Suddenly Erwin's entire face softens from bliss, thick blonde eyebrows sunken like rocks in the sand, dazzling blue eyes slumped with awe.....and there was only so much you can express with words.

Erwin lowered himself to my level, where I felt his brawny arms fasten behind my back like a belt to lean both of us forward, drifting closer to feel his tender lips embrace mine as softly as stroking a flower's petal.
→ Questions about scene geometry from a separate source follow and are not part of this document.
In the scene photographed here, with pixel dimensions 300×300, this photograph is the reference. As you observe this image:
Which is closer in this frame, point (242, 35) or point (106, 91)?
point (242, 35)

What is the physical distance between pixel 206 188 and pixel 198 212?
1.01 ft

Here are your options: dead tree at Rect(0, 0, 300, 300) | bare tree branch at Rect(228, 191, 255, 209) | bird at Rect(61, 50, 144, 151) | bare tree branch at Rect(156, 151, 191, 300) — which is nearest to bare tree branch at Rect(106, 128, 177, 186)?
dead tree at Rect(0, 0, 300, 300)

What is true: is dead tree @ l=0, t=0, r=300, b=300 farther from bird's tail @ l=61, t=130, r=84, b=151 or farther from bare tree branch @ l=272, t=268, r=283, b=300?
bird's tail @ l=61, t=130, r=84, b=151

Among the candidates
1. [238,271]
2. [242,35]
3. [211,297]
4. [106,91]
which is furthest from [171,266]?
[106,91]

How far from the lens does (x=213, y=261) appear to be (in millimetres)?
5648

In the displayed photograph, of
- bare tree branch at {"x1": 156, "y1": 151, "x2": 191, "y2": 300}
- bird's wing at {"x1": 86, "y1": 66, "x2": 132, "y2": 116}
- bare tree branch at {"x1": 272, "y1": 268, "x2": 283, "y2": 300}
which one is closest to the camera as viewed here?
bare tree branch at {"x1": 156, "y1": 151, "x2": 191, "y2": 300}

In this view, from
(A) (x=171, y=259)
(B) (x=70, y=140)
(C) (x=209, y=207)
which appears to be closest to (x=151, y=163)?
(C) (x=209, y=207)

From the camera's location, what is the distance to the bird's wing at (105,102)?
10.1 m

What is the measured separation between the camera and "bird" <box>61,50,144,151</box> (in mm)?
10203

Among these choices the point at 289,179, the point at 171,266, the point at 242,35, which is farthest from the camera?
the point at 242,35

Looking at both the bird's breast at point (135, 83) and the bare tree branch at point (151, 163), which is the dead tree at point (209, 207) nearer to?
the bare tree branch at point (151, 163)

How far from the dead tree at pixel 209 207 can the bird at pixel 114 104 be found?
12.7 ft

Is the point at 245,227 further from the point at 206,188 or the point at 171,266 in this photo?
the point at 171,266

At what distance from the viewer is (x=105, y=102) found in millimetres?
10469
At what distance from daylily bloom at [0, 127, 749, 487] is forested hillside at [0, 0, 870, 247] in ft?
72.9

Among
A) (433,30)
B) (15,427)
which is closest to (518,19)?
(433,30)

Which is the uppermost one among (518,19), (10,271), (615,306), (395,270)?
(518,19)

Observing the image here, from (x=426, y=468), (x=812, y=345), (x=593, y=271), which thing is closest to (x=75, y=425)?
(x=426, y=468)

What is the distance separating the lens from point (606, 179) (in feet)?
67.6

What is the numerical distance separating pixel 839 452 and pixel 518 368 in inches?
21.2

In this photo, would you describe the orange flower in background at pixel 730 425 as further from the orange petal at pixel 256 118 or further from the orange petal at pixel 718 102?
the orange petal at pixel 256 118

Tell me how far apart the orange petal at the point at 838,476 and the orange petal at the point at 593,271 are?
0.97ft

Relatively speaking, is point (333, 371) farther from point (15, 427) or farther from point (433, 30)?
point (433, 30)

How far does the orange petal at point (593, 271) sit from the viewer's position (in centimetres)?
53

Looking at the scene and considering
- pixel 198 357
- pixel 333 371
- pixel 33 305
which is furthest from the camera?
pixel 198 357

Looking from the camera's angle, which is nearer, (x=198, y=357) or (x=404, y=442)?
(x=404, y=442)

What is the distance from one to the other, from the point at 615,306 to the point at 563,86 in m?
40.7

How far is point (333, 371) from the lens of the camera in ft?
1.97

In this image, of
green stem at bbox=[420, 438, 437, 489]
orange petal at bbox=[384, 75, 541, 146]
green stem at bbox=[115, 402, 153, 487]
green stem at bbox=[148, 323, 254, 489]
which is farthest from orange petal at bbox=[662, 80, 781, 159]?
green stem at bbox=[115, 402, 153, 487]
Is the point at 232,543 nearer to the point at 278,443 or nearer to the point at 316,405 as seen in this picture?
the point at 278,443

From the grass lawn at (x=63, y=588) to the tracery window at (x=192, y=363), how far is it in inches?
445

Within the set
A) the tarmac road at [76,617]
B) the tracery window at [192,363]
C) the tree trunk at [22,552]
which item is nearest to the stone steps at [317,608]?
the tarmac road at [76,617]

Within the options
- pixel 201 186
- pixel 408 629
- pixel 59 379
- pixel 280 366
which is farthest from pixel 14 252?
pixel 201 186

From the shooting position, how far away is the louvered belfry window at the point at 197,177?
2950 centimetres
Blooming more love to burn for my husband.

With our lips sealed and smushed together like an envelope our eyelids automatically roll down like closing a blind, expressing more of our love through our lips to continue to rub and against one another trying to start a fire.

Though we weren't in private two little brothers, watched the whole scene with the Commander and his wife only inspiring them with life.....and a heavy blush occupied their cheeks since more kisses were released.

After expressing all our sadness, worry, and happiness through our lips Erwin and both removed our lips to transition our bodies into a tender hug where he breathed one sentence to forever change the opinion of the little's boys mindset and ignite more love to flourish in me.

"Then promise me my love, don't stop fighting for the family we dreamed of having.......You are my everything Aurora."